▶ _Passage provided_
————————

In order to trigger FACA, an assemblage of individuals must include at least one non-federal employee as well as meet the following requirements: (a) work as a group, (b) be “established” by statute or “established or utilized” by the President or an administrative agency, and (c) provide “advice or recommendations” to the President or a federal agency.[7]  The courts have held that certain types of interactions do not meet this threshold for triggering FACA.  Specifically, courts have held that (a) assemblages of persons providing advice to the government individually are not “groups” subject to FACA,[8] (b) groups formed by private contractors that are not subject to direct management or control by an administrative agency are not “utilized” by the agency so as to trigger FACA,[9] (c) subcommittees that report to a parent committee are not subject to FACA’s open meeting requirements since the subcommittee does not itself provide “advice or recommendations” to the agency,[10] and (d) groups in which the non-government members lack a formal vote or veto over the “advice or recommendations” the committee ultimately provides do not implicate FACA.[11]

 

All advisory committees subject to FACA must comply with a number of procedural requirements.[12] Prior to the committee’s commencing its work, an agency creating a discretionary committee must consult with the General Services Administration (GSA) regarding the need for the proposed committee, and all committees must have a charter setting forth the committee’s mission.[13]  The members selected to serve on the proposed committee must reflect an appropriate balance of the points of view and fields of expertise relevant to the committee’s work.[14]  FACA only requires that committees achieve balance on factors specifically relevant to the committee’s work, but a number of agencies have adopted policies of achieving balance on additional factors. Committee members selected to provide individual expert advice are appointed as “Special Government Employees” (SGEs) and must comply with ethics requirements similar to those applicable to regular government employees, whereas members chosen to represent a particular interest group with a stake in the committee’s work are appointed as “representatives” and are not subject to ethics requirements.[15]  Once a committee is formed, the agency must announce any committee meetings in advance in the Federal Register, permit interested members of the public to attend such meetings,[16] and receive comments from individuals interested in the committee’s work.[17]  The public, upon request, must be given access to all documents presented to or prepared for or by the advisory committee.[18]  Finally, agencies must re-charter each existing committee every two years and, as part of that process, show that the committee has continued relevance and that the costs of its continued existence do not outweigh the benefits it provides.[19]

 

Agencies are also subject to Executive Order 12,838, issued by President Clinton in 1993, which required agencies to reduce the number of their discretionary advisory committees by one-third.[20]  The Office of Management & Budget then issued Circular A-135, which capped the number of agency discretionary committees at the reduced levels permitted by the Executive Order.[21] Administrative agencies collectively can maintain a total of 534 discretionary advisory committees without exceeding the cap.

————————

Image box annotation records
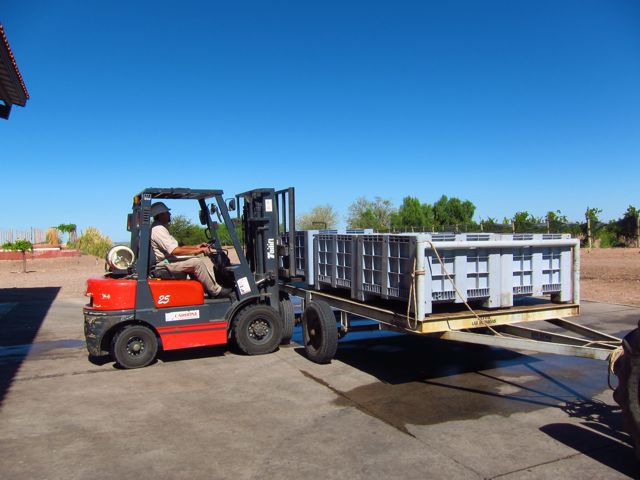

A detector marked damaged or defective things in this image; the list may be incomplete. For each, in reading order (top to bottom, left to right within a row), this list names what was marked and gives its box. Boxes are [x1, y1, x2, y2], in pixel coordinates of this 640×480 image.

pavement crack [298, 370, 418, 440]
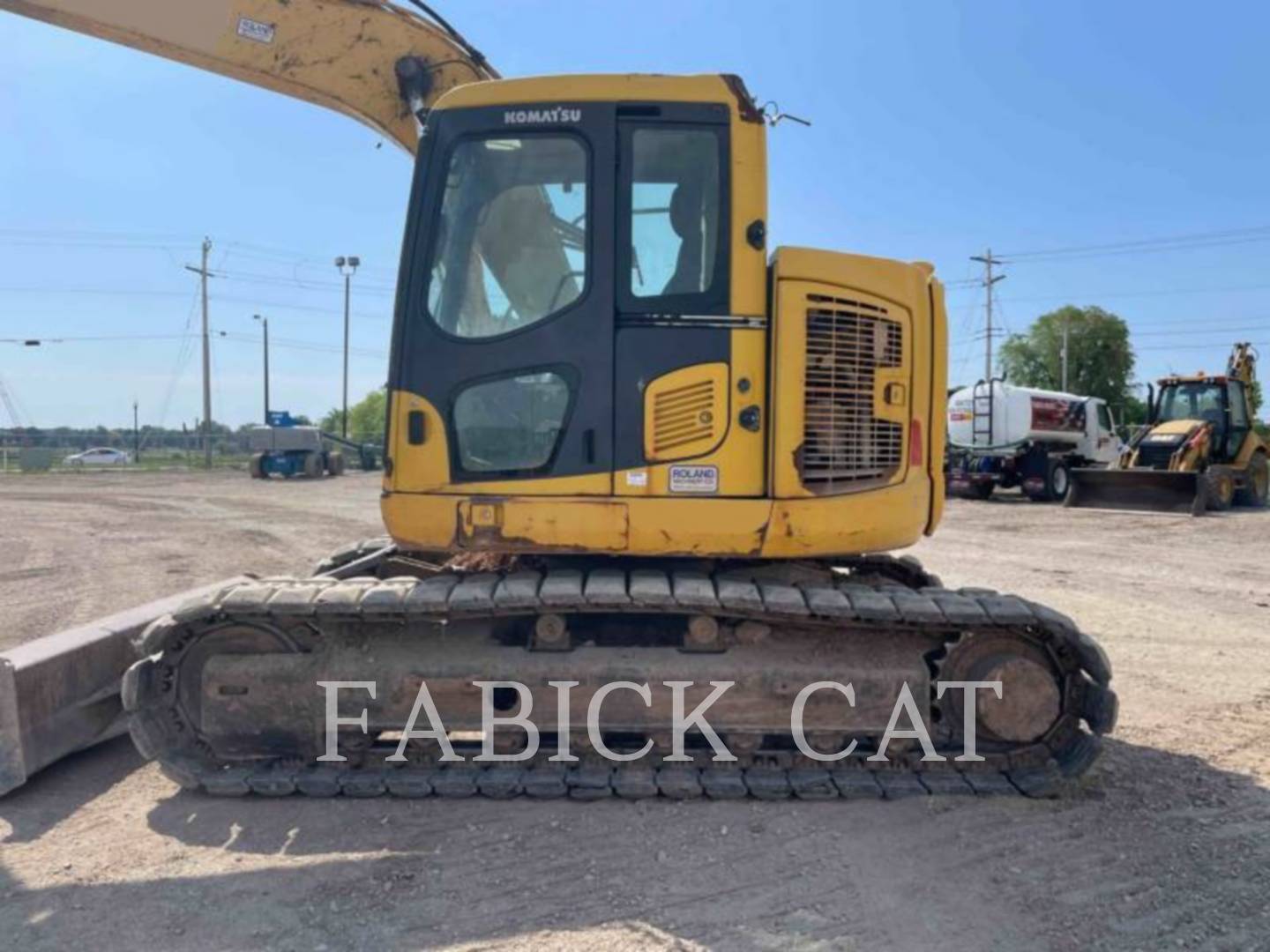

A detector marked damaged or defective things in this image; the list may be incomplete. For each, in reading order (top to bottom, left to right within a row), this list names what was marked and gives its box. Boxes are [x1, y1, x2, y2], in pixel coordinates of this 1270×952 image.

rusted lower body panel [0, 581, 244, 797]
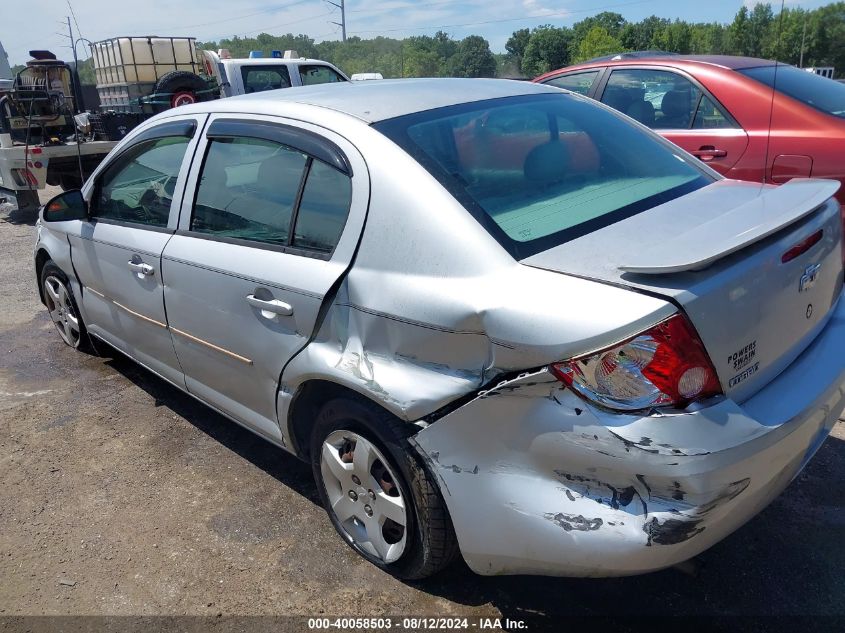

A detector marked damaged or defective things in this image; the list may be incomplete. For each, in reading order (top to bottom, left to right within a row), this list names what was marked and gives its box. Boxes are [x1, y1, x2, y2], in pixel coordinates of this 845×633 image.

————————

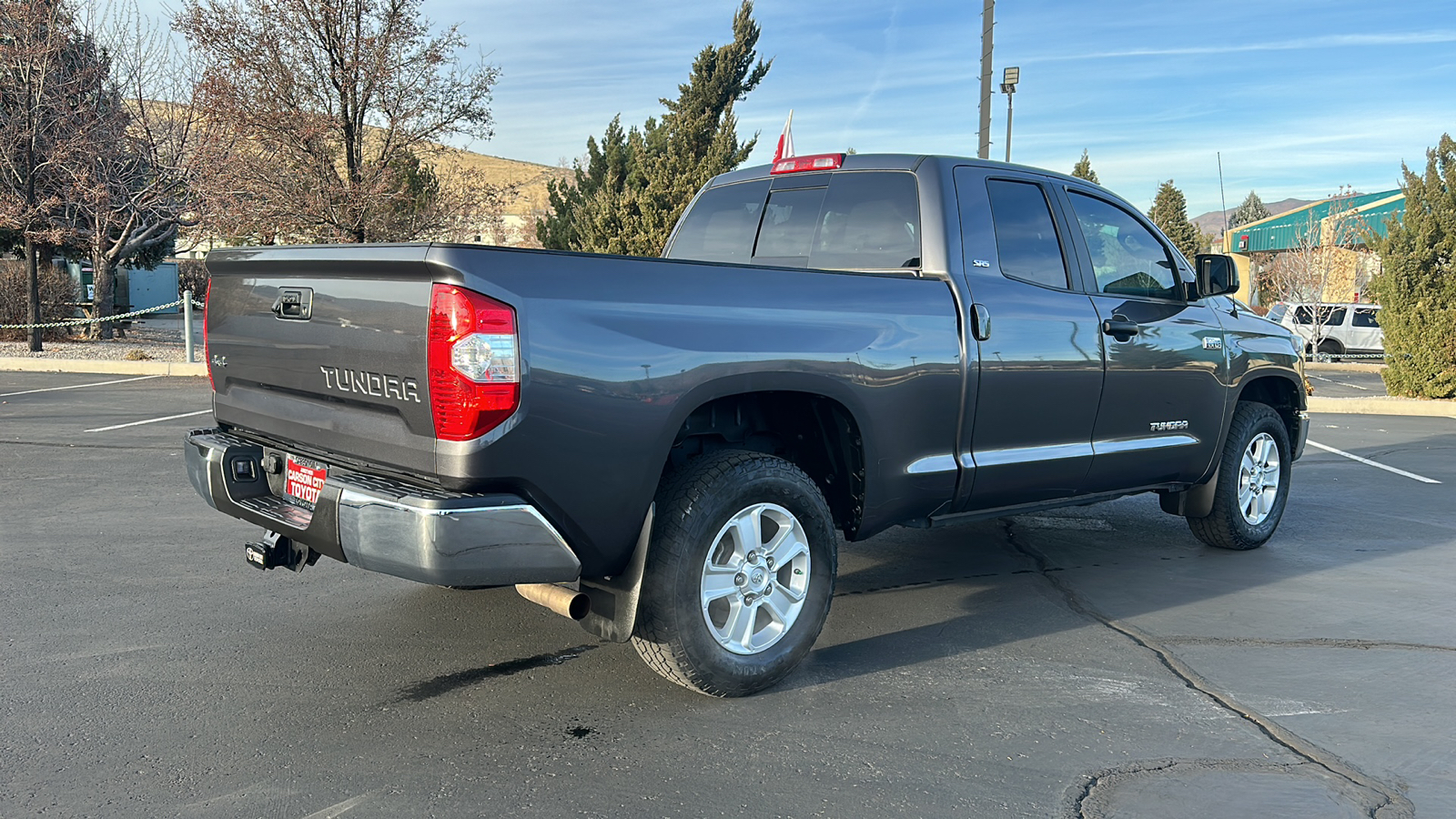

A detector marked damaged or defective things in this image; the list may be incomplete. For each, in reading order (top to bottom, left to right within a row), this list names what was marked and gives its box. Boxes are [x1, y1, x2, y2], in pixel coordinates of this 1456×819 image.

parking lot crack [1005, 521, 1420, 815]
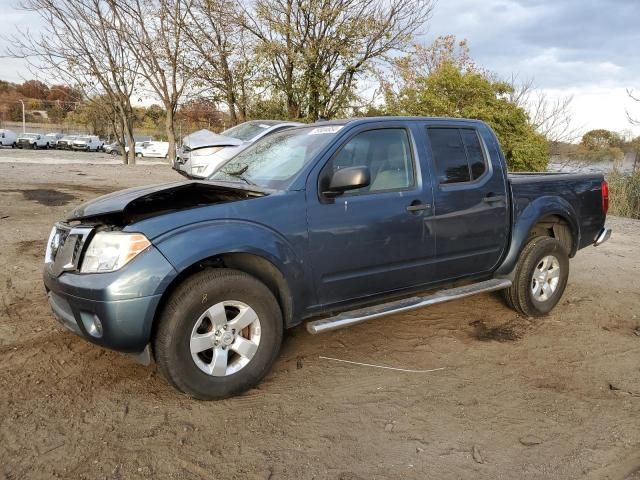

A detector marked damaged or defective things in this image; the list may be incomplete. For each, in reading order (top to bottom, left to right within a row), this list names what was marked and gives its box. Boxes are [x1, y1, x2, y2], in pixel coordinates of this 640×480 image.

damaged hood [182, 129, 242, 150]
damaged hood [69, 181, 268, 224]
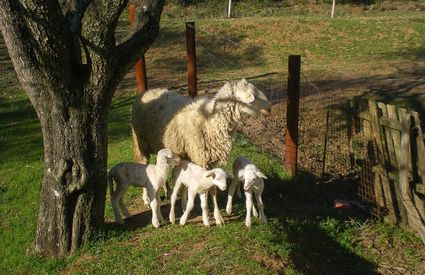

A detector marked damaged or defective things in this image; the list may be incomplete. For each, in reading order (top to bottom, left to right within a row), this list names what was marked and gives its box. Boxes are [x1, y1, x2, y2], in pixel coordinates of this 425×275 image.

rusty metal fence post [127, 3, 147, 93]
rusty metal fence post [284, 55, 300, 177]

————————

▶ _Problem description_
Carry on the passage about the Federal Advisory Committee Act, picking up right after its last sentence.

▶ _Reply_
In certain instances, agencies may wish to form advisory committees consisting of representatives from different stakeholder communities to negotiate the text of a proposed rule.[22] Congress has specifically authorized this process, known as “negotiated rulemaking,” in the Negotiated Rulemaking Act of 1990.[23]  In most instances, negotiated rulemaking committees are subject to FACA,[24] except as modified by the Negotiated Rulemaking Act or another statute. The Negotiated Rulemaking Act provides some of the same protections as FACA, requiring that the agency make certain findings regarding the need for a negotiated rulemaking committee[25] and that negotiated rulemaking committees be balanced to include representatives from all relevant stakeholder communities.[26]  However, requirements pertaining to notices and openness of meetings stem from FACA rather than from the Negotiated Rulemaking Act.

 

Research Methodology

 

Both governmental agencies and private groups have criticized the existing FACA regime.  Many agencies contend that it is overly cumbersome and limits their ability to obtain outside advice. Numerous private groups have argued that the statute does not adequately promote transparency or preserve a role for the public to participate in the work of committees.  Congress has also recently proposed various reforms to FACA that would, as a general matter, extend the scope of the Act and require agencies to undertake various steps to increase transparency in their use of advisory committees.[27]  In light of the recent interest expressed in reforming FACA, study of the Act is timely.  In order to identify the problems driving these concerns and formulate potential solutions, the Conference undertook an extensive study, seeking input from individuals and groups within and outside of the federal government.  The data-gathering effort included: (a) two separate surveys, with one focusing on agency Committee Management Officers (CMOs), who are responsible for compliance with FACA, and the other focusing on “clients” of advisory committees such as agency program officers and general counsel’s offices; (b) a workshop with approximately 50 participants, including numerous agency representatives with extensive experience in the use of advisory committees and members of non-governmental organizations that promote government transparency; and (c) dozens of interviews of FACA experts (not limited to CMOs) both within and outside of the federal government.

 

Research Results

 

The data gathered suggest that FACA and/or its implementation by administrative agencies has given rise to at least three types of problems: (1) procedural burdens that inhibit the effective use of advisory committees without substantially furthering the policies of the Act; (2) confusion about the scope of the statute that may discourage agencies from using committees or induce them to engage in “work-arounds” to avoid triggering its requirements; and (3) agency practices that either undermine or fail to fully promote the transparency and objectivity of the advisory committee process.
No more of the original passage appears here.